* [Texte fourni]:
La poésie, une liberté à arracher à la langue : Rencontre avec Émilie Turmel

En avril dernier, Montréal hésitait encore entre pluie et neige. Je me préparais à dîner avec quelques écrivaines et poétesses. Une jeune femme à la fois discrète et attentive a pris place à côté de moi. Nous ne nous étions pas encore parlé et les rencontres littéraires qui nous réunissaient commençaient seulement. Mais il existe des personnes dont la seule présence est déjà le début d’un échange.

Est-ce leur attitude, leur façon d’écouter ou de choisir des mots vrais, sans concession à ce qui ne serait qu’un échange superficiel et convenu ? J’ai tout de suite senti la qualité de son regard sur le monde, sans savoir que, parmi les nombreuses activités de son parcours déjà très riche, la poète Émilie Turmel avait étudié et enseigné la philosophie. Lorsque la conversation s’est engagée, j’ai été rapidement passionnée par ce qu’elle me racontait. Elle me parlait de Moncton, du Nouveau-Brunswick où elle vit depuis 2018. Elle répondait à mes questions sur cette lointaine terre acadienne qui me fascinait. Je l’entends encore m’expliquer que, contrairement à ce que l’on peut imaginer, l’eau de l’Atlantique y est assez chaude pour que l’on puisse s’y baigner. Puis elle a évoqué les différentes langues utilisées à Moncton, m’offrant presque les sonorités de ce qui est son paysage. La vie d’Émilie Turmel est toute dédiée à la poésie et aux arts, puisqu’elle est à la fois poète et éditrice aux éditions Perce-Neige, dont elle est la directrice littéraire à Moncton. J’ai été très touchée par ce questionnement du monde qu’elle poursuit avec authenticité et exigence, soucieuse à la fois d’écrire mais aussi d’explorer d’autres formes d’expression artistique, comme la sérigraphie. La poésie d’Émilie Turmel m’a émue et je la remercie chaleureusement d’avoir accepté de répondre à mes questions pour Recours au poème.

* [Consigne donnée 1]:
Indiquez le nombre de lignes des enregistrements qui contiennent la chaîne "does", en tenant compte de la casse. Donnez uniquement ce nombre.

[Enregistrements de questions sur des scènes]
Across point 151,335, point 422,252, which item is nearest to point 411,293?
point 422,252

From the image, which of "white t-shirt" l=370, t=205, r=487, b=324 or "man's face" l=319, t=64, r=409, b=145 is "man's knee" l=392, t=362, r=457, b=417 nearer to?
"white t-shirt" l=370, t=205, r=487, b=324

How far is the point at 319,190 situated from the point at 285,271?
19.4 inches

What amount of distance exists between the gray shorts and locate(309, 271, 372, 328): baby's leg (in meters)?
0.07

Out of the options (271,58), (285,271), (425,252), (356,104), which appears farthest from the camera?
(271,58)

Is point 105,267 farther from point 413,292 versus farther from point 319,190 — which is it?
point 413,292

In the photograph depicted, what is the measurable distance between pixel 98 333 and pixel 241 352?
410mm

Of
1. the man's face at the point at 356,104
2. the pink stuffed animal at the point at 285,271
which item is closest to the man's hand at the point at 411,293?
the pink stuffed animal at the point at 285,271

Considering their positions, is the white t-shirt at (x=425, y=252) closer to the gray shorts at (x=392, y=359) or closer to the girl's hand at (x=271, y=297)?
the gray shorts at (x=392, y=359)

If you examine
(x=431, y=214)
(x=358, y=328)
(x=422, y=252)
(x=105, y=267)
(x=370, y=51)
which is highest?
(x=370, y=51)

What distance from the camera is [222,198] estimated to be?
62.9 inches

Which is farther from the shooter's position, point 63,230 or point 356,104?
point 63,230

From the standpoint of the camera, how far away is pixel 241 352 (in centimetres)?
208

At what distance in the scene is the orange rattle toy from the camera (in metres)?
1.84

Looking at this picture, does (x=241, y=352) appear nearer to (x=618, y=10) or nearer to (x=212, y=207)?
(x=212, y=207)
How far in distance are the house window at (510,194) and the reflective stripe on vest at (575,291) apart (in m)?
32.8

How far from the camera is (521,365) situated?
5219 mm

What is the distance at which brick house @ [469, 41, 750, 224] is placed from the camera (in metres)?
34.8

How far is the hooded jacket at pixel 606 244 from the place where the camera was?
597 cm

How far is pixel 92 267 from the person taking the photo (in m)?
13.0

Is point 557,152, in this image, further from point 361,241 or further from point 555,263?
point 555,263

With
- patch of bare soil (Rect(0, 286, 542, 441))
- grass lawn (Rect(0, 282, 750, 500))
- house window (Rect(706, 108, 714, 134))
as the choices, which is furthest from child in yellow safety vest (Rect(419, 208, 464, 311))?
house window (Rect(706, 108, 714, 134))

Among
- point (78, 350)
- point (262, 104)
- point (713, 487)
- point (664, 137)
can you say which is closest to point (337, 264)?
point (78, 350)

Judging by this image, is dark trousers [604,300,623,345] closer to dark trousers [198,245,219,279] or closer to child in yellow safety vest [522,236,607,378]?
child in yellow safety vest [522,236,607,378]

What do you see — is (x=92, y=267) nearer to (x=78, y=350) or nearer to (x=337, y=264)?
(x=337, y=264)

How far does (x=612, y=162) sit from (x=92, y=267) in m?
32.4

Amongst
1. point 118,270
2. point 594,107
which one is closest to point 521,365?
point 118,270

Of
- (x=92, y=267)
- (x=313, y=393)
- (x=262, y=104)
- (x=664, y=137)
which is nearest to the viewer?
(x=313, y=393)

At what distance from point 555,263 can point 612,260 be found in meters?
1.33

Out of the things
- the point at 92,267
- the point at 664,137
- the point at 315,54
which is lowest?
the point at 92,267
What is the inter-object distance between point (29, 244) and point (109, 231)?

* [Consigne donnée 2]:
Poursuivez le texte consacré à la rencontre avec Émilie Turmel à partir de sa dernière phrase.

* [Réponse à la consigne 1]:
2

* [Réponse à la consigne 2]:
Émilie Turmel, comment êtes-vous venue à la poésie ?
J’ai commencé à écrire des poèmes lorsque j’ai découvert la poésie québécoise contemporaine, vers la fin de l’adolescence. Jusque-là, on ne nous avait enseigné que quelques classiques français dont la forme, lourde de règles et de contraintes, me semblait rébarbative. Puis, au Cégep1, un professeur de littérature nous a fait lire Moments fragiles de Jacques Brault (Noroît, 1984). Il nous a demandé de tenir un journal de lecture et d’y noter nos impressions, les passages qui nous avaient émus ou ceux demeurés hermétiques, notamment. C’était la première fois que je lisais un texte en vers libres. C’était la première fois que j’écrivais librement sur la poésie. Et tout naturellement, dans mon journal, je me suis mise à répondre aux poèmes de Brault, à les poursuivre, à les pasticher, à les réécrire. Graduellement, j’ai compris que l’écriture de la poésie était une permission à se donner, une liberté à arracher à la langue et à ses normes, une manière de résister à l’ordre établi. Et la poésie ne m’a plus jamais quittée.
Le féminin est un de vos thèmes récurrents. Pourquoi ?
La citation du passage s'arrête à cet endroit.